There are sharply divergent views about stem cell research among the 25 member states of the Union, as well as among individual MEPs.

Italy, Austria, Germany, Luxembourg, Malta, Poland and Slovakia all signed an ethics declaration last November, promising to block the EU from continuing with this approach to stem cell research. The seven countries acting together could veto any decision to continue permitting stem cell research.

However, Fabio Mussi, Italy’s new University and Research Minister this week said he would remove his country from the group. Without Italy, the six remaining countries wouldn’t have enough votes to block the research.

“Italy’s change of position is significant in that it denies this group of countries the power of veto, but we don’t know for sure if they would have used that power,” said Mochan.

Commissioner Potočnik was confident of securing broad support for his plans for FP7 after Tuesday’s debate in the Parliament. “He felt it was a serious debate and that everyone wants broadly the same thing,” Mochan said.
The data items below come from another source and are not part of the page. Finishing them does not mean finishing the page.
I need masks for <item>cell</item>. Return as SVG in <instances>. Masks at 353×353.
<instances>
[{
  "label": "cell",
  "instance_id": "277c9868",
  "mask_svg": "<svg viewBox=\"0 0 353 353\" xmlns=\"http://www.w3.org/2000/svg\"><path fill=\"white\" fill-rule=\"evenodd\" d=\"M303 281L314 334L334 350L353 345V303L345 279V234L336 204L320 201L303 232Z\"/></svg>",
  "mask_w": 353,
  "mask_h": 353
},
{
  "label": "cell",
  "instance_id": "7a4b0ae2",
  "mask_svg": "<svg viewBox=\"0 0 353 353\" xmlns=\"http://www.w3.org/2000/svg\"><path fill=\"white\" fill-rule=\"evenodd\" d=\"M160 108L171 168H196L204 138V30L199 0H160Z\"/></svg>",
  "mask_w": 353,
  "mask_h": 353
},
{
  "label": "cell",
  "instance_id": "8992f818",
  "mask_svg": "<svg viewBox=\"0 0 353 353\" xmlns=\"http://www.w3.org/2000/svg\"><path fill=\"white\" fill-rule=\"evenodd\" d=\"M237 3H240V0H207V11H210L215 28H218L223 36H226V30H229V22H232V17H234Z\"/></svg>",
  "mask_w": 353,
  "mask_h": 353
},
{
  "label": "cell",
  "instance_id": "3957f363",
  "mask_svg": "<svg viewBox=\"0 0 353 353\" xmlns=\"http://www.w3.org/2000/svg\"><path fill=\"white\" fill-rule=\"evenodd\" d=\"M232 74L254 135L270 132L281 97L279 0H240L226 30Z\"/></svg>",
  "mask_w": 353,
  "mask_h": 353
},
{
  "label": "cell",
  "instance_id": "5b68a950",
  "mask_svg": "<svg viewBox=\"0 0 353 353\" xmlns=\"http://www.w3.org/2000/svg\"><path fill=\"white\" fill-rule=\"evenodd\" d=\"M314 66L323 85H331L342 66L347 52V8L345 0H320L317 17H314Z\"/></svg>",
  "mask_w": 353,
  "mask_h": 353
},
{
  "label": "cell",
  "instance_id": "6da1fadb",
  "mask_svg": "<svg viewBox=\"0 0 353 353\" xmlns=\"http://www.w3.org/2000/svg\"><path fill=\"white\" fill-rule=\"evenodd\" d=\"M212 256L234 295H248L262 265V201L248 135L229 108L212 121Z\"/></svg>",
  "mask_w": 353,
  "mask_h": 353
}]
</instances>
“Clearly we are not 100 per cent in line on all details but the issues of difference are not so damaging that they could undermine the whole package,” she added.

Concerning the specific vote on embryonic stem cell research, she declined to predict the outcome of the debate. “I wouldn’t want to call it,” she said.

But if opponents of stem cell research prevail on Thursday, she said “it would be a potential setback in a lot of areas of human health research.”